Biological Physics @ Princeton
What is Biological Physics?
Almost every area of modern biology, from molecular genetics to neuroscience, is being revolutionized by large scale, quantitative experiments and sophisticated theoretical analyses. From observing the dynamics of single biological molecules to building theories of neural networks, there are myriad challenges for physicists and biologists willing to explore the boundary between their disciplines.
Our work is animated by the belief that, as in other areas of physics, the striking qualitative phenomena of life should have correspondingly deep theoretical explanations, and that this understanding ultimately will be tested only by a new generation of quantitative experiments.
Why Biological Physics at Princeton?
- Robert H. Austin: What physics can do for biology, what biology can do for physics. Dynamics of proteins, DNA and cells; the physics of cancer.

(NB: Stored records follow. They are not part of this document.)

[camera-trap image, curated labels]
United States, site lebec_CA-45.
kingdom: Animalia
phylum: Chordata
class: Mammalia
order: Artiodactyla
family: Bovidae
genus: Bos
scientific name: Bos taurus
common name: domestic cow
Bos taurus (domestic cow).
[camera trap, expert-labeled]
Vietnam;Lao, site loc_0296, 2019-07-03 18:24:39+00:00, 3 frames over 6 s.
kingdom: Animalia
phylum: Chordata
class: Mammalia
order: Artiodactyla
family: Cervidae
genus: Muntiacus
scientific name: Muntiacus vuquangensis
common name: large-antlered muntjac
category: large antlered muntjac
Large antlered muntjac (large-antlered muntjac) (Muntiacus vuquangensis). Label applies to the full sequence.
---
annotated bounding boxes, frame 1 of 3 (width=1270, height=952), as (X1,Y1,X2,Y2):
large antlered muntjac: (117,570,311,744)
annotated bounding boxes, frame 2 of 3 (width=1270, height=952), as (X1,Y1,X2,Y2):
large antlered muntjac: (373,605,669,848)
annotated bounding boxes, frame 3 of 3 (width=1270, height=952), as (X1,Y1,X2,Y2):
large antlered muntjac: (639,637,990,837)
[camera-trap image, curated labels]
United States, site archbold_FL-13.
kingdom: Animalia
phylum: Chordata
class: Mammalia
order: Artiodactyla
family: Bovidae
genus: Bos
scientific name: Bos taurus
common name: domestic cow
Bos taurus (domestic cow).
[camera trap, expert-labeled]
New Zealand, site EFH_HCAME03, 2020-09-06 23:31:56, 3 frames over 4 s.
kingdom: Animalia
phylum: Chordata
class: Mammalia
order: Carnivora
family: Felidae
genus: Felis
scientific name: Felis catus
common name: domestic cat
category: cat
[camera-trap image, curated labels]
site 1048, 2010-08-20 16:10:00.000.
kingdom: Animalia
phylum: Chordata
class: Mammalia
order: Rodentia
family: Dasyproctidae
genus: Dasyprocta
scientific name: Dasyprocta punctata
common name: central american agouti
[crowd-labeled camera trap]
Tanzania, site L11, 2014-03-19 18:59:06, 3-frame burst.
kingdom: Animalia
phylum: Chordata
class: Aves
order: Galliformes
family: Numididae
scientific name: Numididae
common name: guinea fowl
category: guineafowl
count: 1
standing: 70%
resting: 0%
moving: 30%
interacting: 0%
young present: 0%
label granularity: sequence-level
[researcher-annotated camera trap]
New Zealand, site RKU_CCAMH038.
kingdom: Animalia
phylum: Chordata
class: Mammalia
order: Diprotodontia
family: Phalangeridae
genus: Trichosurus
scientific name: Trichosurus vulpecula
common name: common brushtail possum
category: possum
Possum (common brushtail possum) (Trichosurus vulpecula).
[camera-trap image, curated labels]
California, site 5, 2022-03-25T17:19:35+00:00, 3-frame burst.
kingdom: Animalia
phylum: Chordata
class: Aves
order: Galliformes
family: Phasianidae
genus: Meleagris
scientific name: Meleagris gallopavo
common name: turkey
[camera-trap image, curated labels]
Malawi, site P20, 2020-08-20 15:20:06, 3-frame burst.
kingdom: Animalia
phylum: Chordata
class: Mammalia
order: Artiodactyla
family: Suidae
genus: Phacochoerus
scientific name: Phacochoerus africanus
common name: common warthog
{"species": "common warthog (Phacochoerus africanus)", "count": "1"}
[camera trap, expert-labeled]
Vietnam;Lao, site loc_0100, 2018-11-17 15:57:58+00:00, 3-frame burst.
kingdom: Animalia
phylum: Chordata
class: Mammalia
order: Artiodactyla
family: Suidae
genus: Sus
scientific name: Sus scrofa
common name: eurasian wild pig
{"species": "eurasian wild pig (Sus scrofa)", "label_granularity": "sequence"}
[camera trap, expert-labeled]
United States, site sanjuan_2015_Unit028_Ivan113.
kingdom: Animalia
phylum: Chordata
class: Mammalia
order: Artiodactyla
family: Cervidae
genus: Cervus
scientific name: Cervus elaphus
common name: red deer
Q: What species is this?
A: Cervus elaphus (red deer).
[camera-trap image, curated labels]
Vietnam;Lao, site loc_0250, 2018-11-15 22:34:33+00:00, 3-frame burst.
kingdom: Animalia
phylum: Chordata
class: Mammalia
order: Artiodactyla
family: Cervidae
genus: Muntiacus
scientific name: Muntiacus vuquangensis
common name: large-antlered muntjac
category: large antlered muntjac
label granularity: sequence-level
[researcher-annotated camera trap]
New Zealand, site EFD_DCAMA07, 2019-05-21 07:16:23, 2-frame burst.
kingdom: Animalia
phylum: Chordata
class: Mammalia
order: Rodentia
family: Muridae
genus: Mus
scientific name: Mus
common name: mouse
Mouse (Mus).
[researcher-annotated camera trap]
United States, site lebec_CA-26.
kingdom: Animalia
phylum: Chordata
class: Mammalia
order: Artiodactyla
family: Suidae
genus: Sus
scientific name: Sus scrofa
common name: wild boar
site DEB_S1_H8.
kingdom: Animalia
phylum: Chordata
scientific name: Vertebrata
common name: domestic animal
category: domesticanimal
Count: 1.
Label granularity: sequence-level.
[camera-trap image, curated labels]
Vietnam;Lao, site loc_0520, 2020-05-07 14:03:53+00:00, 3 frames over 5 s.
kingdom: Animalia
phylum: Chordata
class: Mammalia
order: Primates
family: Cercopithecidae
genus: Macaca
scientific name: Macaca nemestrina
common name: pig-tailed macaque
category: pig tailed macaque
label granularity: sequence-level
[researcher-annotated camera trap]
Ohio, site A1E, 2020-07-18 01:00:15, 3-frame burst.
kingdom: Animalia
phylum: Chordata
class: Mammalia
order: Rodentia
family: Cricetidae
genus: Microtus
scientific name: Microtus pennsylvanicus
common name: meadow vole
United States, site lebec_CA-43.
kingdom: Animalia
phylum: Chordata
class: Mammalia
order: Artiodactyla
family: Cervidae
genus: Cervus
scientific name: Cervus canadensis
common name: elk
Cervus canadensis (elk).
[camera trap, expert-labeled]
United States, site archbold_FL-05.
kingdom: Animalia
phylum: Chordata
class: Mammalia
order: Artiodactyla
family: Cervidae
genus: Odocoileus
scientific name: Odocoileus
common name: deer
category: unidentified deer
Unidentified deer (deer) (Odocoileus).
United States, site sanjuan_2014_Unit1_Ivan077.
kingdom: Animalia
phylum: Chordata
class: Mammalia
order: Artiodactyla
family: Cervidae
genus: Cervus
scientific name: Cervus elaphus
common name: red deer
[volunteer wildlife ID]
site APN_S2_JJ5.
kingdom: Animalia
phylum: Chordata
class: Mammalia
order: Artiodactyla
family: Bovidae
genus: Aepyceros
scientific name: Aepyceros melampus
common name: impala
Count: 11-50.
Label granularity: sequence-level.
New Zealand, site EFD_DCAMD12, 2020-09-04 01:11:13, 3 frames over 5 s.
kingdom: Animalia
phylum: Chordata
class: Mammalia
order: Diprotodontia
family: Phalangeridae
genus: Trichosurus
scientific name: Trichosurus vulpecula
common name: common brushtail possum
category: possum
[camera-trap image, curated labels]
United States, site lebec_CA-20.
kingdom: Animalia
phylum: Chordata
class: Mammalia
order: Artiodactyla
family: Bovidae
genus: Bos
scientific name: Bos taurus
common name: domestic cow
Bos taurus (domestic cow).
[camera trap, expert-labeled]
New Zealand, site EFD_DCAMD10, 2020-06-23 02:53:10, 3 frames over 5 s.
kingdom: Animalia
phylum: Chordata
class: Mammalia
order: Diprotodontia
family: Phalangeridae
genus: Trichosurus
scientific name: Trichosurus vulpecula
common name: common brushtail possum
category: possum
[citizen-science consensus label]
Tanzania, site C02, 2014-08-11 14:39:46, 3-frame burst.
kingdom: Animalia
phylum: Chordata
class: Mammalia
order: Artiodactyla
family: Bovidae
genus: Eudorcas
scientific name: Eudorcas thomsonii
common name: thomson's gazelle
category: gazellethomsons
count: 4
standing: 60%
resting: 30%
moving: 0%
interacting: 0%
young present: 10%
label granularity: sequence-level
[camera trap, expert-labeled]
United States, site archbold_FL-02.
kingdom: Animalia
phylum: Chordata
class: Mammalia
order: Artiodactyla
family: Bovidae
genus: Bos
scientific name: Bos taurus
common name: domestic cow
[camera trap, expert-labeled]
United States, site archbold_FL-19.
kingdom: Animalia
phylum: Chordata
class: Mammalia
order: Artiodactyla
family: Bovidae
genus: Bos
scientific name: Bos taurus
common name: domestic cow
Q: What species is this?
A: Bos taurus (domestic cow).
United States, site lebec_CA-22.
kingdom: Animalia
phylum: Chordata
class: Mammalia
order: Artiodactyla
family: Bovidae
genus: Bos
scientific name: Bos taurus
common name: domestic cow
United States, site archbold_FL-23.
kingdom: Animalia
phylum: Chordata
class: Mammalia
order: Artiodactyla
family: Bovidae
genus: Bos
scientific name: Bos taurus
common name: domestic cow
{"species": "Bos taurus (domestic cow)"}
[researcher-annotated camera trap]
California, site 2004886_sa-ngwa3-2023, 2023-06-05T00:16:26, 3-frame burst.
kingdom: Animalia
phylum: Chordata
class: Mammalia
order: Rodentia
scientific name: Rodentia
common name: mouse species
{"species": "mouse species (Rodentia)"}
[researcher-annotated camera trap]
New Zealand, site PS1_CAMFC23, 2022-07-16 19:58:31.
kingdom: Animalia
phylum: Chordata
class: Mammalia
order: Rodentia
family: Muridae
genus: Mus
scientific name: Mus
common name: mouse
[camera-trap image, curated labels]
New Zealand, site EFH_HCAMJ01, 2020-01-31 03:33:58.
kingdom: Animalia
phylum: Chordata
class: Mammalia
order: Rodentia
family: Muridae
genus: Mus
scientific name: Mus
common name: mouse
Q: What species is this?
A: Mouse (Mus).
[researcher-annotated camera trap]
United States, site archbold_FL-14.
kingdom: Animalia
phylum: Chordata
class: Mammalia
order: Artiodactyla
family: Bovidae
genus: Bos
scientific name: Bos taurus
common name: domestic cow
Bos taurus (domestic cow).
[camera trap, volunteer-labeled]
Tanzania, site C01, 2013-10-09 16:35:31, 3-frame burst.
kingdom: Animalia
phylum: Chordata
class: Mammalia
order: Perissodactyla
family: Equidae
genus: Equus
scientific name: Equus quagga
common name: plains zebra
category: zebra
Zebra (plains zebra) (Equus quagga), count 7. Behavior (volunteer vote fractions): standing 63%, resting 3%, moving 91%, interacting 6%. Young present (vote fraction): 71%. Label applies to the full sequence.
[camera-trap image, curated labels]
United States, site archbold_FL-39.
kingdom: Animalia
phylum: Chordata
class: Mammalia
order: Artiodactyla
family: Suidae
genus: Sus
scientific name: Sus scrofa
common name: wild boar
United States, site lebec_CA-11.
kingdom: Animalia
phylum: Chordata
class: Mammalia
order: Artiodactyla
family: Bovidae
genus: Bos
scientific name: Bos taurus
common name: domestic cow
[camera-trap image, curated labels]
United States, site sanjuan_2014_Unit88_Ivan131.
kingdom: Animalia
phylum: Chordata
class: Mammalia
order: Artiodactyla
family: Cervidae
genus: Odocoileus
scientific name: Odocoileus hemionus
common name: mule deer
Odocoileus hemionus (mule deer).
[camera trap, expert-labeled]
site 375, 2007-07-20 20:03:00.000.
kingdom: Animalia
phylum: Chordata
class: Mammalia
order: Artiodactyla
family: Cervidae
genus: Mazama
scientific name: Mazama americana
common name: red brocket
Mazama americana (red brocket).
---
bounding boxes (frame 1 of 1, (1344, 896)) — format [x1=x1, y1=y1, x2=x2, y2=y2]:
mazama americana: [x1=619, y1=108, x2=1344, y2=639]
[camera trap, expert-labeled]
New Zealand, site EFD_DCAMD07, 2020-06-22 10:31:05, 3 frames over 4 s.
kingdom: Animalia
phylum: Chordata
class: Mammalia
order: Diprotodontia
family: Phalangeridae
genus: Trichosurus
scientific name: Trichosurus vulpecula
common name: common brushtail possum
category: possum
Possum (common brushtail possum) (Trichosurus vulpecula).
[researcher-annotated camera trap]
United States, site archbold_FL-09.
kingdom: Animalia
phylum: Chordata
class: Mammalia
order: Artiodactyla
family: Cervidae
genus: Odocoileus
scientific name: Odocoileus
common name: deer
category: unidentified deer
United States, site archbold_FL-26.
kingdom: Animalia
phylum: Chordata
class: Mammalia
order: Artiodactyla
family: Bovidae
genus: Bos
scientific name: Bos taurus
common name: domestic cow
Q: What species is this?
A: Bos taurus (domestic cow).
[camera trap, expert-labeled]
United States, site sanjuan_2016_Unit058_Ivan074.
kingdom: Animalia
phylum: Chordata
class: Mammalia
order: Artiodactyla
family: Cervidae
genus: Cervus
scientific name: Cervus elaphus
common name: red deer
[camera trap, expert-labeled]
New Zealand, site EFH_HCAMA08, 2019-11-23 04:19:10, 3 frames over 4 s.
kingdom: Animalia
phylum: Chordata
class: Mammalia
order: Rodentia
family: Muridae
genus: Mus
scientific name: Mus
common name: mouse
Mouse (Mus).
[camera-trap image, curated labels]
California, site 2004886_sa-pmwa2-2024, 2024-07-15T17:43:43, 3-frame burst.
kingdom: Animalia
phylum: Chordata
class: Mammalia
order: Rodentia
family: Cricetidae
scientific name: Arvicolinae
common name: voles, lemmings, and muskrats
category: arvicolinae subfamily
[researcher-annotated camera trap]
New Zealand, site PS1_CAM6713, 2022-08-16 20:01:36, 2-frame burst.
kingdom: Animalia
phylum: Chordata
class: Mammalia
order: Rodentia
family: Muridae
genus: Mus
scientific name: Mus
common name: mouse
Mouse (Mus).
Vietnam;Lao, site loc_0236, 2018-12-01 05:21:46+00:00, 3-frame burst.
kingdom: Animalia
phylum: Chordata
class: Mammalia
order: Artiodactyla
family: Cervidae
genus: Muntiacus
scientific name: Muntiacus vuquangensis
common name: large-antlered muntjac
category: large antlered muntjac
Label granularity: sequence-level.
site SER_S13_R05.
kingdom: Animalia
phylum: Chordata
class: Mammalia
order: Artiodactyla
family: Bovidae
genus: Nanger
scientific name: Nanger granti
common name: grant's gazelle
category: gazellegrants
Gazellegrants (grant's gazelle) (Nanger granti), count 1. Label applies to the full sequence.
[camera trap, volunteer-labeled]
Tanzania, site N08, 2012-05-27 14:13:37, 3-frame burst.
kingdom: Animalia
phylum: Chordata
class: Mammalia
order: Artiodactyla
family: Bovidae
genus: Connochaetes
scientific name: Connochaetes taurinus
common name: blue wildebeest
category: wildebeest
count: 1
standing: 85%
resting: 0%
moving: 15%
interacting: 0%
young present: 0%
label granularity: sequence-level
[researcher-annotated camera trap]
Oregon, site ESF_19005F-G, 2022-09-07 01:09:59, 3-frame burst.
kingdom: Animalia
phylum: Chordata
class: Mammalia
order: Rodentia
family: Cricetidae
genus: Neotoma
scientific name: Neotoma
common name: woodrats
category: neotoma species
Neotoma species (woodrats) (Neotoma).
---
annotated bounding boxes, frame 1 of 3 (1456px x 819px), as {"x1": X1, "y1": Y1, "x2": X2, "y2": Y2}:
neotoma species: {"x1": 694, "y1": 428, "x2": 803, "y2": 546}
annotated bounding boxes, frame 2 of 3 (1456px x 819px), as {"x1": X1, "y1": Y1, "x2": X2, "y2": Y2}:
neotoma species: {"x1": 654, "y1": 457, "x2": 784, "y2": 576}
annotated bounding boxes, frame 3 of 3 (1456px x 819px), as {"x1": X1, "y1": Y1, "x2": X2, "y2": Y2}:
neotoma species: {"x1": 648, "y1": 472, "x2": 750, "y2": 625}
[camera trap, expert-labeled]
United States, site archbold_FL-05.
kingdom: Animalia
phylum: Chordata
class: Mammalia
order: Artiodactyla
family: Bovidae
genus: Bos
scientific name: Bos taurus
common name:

- William Bialek: Coding, computation and learning in the nervous system; noise and the physical limits to biological functions; statistical mechanics and information theory.
- Curtis G. Callan: Study of theoretically motivated biological questions, ranging from the thermodynamics of gene regulation in bacteria to the statistical physics of the adaptive immune system in humans.
- Thomas Gregor: Physical principles governing embryogenesis and cell communication from a systems perspective; measurement and analysis of molecular signaling dynamics in living multicellular organisms.
- Andrew Leifer: How neural circuits encode complex behavior using the the model organism C. elegans, a microscopic worm with a simple nervous system capable of rich behaviors.
- Joshua Shaevitz: Experimental measurements of biological systems from molecules to animals. Fundamental questions of cell shape, collective motility, and animal behavior.
- John Hopfield Statistical dynamics in biology: Algorithms, biophysics, and 'hardware' in neurobiological computation
- David Tank: measurement and analysis of electrochemical signaling in the nervous system; neural integrators and short term memory; role of feedback in neural circuit dynamics.
- Ned Wingreen Modeling intracellular networks in bacteria: chemotaxis, quorum sensing, cell division, metabolism, circadian rhythms.